Thursday 5 July 2018

Sri Lankan shares rise most in 7-1/2 months on bargain hunting

Reuters: Sri Lankan shares rose 1.2 percent on Thursday, the most in seven-and-a-half months, as investors bought into blue chips such as Ceylon Tobacco Co Plc and John Keells Holdings Plc after three straight sessions of sharp fall.

However, continued foreign investor selling and concerns about lower economic growth limited the gains, analysts said.

The Colombo stock index ended 1.22 percent higher at 6,117.86, in its sharpest daily gain since Nov. 21, after declining 1.5 percent earlier in the session.
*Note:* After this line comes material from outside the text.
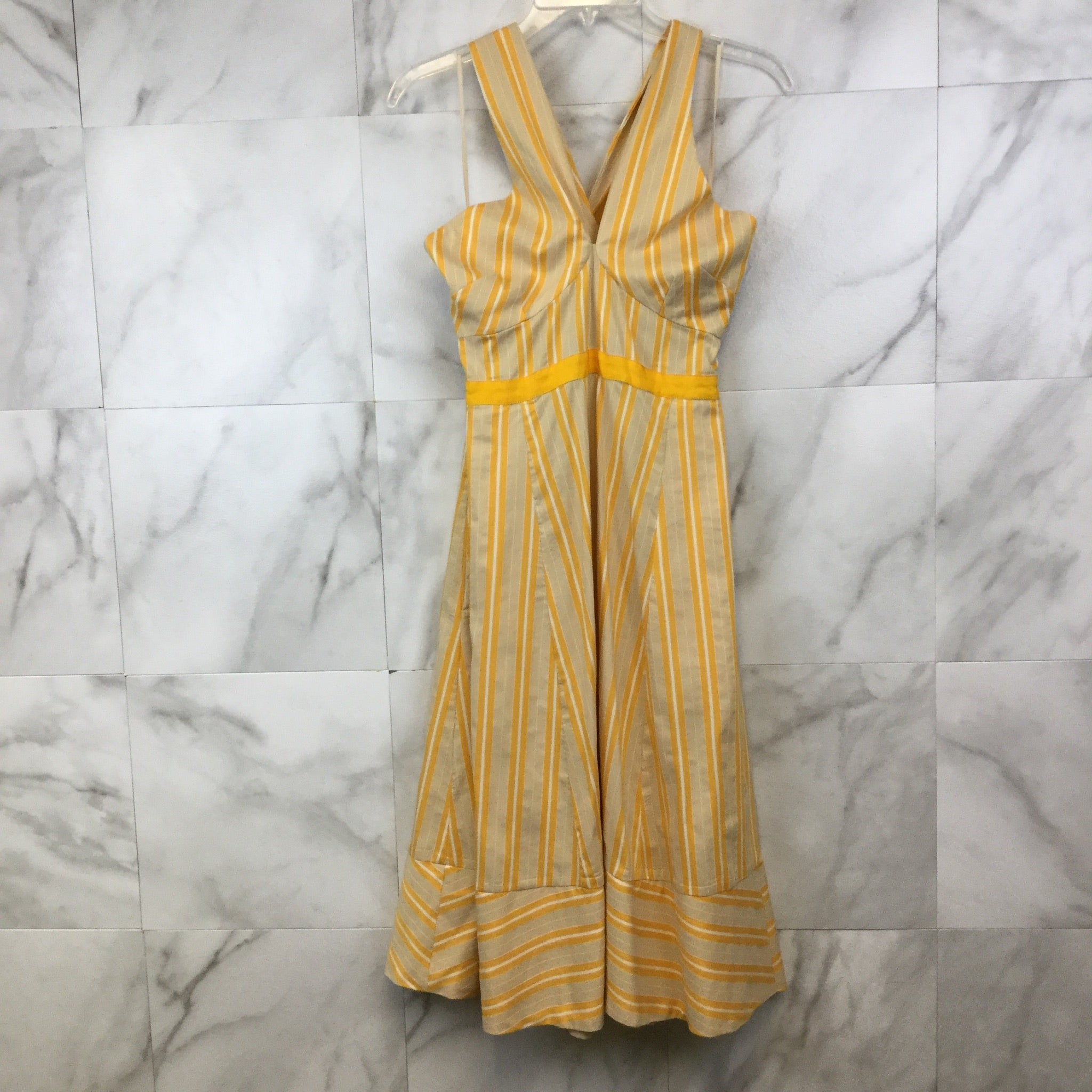 Anthropologie HD in Paris Asbury Park Dress - size 8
It hit its lowest close since March 30, 2017 on Wednesday, and has declined for a 17th session in 20 through Thursday.

“Market bounced backed as stocks were attractive and investors must have seen the value in those blue-chip counters,” said Hussain Gani, deputy chief executive at Softlogic Stockbrokers.
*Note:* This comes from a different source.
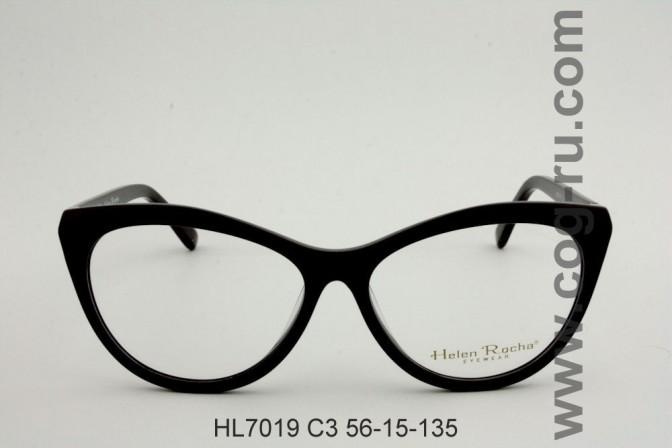HL7019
“It looks like 6,100 is the resistance level and we might see market holding on at these levels.”

Meanwhile, the central bank is likely to keep key interest rates unchanged at its policy review on Friday, but a rate hike cannot be ruled out as the authorities struggle to ease depreciation pressure on the rupee.

Foreign investors sold Sri Lankan equities for an 11th consecutive session, extending the foreign outflow to 1.3 billion rupees ($8.19 million).

They net sold equities worth 163.3 million rupees, extending the year-to-date foreign outflows to 2.07 billion rupees.

Turnover was 512.2 million rupees, less than this year’s daily average of 922.8 million rupees.

John Keells closed 1.5 percent higher, Ceylon Tobacco rose 1.2 percent, Distillers Co of Sri Lanka Plc ended 10.4 percent firmer, and leading fixed line telephone operator Sri Lanka Telecom Plc gained 3.8 percent.

Investors are waiting for some positive news both on the economic and political fronts, said analysts, adding that the government’s policy implementation had been sluggish since both main parties in the ruling coalition lost local polls in February.

Finance Minister Mangala Samaraweera said last month that the economy was likely to grow about 4.5 percent this year, below a central bank estimate of 5 percent.

The International Monetary Fund (IMF) said on June 20 that Sri Lanka’s economy remained vulnerable to adverse shocks because of sizable public debt and large refinancing needs.

Ratings agency Moody’s said last week a strengthening U.S. dollar since mid-April has increased the credit risk of several emerging markets, including Sri Lanka, due to currency depreciation.

Moody’s said a strong U.S. dollar would also lead to a drop in foreign exchange reserves of countries such as Argentina, Ghana, Mongolia, Pakistan, Sri Lanka, Turkey, and Zambia.